Count the lines in the data below that contain the string "privacy", with case significant, and give only the number.

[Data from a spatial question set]
— Begin —
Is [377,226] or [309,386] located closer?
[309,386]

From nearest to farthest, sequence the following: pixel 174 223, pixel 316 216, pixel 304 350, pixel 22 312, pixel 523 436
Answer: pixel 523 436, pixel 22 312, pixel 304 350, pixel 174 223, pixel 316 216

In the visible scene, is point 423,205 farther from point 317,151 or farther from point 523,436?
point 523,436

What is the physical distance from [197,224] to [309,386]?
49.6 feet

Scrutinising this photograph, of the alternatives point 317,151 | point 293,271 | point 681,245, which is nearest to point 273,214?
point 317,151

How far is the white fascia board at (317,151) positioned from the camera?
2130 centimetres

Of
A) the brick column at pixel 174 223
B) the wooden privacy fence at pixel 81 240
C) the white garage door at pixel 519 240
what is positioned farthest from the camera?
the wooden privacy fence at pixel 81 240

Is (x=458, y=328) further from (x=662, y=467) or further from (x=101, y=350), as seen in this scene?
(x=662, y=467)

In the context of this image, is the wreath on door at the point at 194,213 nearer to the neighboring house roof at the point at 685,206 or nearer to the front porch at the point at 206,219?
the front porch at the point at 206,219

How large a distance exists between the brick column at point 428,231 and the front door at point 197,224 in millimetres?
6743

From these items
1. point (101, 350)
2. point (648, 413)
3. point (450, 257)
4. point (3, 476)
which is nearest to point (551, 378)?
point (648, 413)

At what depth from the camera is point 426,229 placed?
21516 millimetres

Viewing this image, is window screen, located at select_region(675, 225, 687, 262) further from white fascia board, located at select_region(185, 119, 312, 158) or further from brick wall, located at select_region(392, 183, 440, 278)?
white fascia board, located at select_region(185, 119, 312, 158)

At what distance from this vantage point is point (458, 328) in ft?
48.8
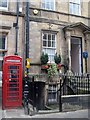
— End —
# Response:
2